| Problem statement |
Only lines containing the word "comprehensive" are needed; pull them out of the material.

| Input for this task |
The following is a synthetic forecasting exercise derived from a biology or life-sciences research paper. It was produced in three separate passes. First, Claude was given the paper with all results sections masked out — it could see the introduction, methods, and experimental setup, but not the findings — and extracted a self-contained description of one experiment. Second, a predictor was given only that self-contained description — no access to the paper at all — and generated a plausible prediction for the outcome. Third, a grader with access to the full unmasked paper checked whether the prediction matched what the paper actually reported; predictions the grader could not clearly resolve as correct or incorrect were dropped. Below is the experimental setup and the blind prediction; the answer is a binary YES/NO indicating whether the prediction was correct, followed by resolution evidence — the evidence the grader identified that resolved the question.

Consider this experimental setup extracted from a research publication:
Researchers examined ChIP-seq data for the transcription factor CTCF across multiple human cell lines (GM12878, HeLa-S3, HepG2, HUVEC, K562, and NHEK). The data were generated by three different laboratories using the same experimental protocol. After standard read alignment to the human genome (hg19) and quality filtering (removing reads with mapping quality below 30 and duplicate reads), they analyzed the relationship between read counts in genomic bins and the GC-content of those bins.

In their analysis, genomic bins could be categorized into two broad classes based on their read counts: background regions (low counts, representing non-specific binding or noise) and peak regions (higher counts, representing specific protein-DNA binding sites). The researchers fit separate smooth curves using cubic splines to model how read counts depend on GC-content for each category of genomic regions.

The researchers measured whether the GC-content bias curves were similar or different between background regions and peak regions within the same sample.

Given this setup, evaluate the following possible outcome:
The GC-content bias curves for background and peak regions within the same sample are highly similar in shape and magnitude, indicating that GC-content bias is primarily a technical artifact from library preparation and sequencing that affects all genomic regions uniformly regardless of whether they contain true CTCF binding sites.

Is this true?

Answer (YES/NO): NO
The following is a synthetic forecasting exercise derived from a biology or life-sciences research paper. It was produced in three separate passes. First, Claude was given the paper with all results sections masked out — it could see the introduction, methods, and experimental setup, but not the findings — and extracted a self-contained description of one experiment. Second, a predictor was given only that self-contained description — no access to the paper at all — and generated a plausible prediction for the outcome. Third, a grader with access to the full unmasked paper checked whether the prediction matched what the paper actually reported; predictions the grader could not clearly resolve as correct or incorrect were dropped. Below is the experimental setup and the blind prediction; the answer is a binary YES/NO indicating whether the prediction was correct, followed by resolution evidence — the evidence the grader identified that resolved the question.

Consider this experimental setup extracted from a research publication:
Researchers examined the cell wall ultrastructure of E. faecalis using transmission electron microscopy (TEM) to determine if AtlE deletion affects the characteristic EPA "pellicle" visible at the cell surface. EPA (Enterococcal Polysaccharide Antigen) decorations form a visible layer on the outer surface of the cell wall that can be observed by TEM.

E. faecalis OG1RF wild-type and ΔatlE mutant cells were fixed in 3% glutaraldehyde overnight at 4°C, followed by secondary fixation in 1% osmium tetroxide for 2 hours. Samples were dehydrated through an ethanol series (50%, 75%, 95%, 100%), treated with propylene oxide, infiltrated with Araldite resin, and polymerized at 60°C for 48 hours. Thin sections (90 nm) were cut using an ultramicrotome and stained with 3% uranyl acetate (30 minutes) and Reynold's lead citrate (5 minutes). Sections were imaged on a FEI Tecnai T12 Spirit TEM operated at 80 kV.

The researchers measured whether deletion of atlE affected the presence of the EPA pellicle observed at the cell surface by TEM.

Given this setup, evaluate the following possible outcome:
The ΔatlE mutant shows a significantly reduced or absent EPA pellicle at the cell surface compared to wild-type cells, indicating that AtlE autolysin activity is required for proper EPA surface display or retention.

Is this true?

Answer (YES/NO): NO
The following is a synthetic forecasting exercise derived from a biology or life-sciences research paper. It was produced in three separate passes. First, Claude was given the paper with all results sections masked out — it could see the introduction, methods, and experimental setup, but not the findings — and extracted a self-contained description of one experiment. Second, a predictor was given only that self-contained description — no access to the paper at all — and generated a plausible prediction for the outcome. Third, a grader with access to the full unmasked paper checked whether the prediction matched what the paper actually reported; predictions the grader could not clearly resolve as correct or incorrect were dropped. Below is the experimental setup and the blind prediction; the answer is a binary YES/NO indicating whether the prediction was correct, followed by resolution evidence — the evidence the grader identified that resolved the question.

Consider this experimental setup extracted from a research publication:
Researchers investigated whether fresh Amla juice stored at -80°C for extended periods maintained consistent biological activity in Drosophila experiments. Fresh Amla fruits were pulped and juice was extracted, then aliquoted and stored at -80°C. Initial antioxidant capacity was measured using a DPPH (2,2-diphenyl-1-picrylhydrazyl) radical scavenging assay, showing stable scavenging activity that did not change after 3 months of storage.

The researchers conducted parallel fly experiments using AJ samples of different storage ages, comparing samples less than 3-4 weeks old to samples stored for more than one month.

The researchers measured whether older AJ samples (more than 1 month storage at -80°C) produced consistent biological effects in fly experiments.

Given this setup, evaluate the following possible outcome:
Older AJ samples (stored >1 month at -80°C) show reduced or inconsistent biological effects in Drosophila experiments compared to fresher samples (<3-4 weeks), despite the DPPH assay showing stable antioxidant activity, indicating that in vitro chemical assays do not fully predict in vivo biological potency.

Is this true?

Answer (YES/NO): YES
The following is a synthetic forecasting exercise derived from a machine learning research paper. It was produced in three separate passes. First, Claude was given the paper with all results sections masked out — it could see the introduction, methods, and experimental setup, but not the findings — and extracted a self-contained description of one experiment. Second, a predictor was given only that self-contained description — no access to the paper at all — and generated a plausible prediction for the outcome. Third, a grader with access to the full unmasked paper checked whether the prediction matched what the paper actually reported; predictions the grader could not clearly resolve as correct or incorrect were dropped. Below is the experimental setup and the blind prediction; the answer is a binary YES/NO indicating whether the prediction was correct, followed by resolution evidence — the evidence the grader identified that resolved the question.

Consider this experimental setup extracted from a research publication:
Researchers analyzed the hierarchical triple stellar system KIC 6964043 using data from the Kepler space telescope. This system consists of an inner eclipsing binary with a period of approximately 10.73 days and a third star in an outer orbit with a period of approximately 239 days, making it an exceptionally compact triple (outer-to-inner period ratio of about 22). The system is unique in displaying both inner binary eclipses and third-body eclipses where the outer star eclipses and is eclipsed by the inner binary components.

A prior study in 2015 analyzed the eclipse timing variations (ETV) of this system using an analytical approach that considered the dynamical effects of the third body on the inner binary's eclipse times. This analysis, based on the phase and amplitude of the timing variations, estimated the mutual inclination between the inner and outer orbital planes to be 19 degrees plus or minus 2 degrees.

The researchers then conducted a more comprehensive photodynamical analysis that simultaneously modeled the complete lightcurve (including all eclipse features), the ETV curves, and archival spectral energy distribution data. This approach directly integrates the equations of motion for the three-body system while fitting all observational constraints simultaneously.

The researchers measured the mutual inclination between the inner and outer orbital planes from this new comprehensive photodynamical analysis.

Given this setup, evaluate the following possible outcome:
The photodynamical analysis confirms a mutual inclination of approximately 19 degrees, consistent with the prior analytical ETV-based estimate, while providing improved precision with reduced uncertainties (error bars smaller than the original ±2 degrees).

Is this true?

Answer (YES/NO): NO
---
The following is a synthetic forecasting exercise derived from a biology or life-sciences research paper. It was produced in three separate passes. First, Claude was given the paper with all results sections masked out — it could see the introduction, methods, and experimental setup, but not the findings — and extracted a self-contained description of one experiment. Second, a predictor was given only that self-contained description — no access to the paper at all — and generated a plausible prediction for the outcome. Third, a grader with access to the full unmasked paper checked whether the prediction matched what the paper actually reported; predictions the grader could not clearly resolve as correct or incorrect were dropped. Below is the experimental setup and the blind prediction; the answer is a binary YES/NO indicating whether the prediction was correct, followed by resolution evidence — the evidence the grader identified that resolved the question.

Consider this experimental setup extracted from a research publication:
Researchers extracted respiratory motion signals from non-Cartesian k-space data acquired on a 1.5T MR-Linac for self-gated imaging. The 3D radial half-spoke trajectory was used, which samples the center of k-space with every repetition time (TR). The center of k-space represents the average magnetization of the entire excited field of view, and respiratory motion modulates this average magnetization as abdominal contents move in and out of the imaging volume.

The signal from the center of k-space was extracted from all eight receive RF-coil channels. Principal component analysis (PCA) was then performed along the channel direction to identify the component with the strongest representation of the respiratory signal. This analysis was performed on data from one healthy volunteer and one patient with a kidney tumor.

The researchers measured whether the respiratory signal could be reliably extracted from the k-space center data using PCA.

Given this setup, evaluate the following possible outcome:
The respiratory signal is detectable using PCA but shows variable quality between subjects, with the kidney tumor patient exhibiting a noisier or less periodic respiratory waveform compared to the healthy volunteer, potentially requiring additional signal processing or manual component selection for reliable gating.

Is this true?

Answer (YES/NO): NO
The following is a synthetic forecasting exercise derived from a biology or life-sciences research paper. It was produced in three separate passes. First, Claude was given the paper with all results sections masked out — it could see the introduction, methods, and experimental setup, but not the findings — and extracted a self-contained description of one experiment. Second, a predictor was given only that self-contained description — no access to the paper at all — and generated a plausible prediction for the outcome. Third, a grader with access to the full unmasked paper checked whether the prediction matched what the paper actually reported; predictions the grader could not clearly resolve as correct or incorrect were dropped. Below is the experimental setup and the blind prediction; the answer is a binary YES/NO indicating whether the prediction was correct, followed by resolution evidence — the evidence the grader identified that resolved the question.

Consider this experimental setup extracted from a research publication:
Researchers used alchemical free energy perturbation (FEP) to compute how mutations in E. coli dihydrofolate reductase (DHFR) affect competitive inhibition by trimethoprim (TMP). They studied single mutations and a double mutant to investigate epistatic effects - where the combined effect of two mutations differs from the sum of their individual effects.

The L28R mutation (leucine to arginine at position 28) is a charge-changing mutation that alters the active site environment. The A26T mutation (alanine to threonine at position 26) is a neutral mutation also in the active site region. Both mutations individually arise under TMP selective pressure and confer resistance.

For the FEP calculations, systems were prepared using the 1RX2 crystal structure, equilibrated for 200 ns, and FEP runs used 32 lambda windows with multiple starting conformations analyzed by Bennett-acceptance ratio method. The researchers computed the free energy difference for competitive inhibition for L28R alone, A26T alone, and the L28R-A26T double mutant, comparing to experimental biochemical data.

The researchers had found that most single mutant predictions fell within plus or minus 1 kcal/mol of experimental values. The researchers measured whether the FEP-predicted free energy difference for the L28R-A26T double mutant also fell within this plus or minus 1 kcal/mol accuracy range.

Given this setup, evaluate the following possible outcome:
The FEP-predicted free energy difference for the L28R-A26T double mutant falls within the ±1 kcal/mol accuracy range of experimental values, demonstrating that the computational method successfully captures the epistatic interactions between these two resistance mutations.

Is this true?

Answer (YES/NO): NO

| Answer to this task |
The researchers then conducted a more comprehensive photodynamical analysis that simultaneously modeled the complete lightcurve (including all eclipse features), the ETV curves, and archival spectral energy distribution data. This approach directly integrates the equations of motion for the three-body system while fitting all observational constraints simultaneously.
The researchers measured the mutual inclination between the inner and outer orbital planes from this new comprehensive photodynamical analysis.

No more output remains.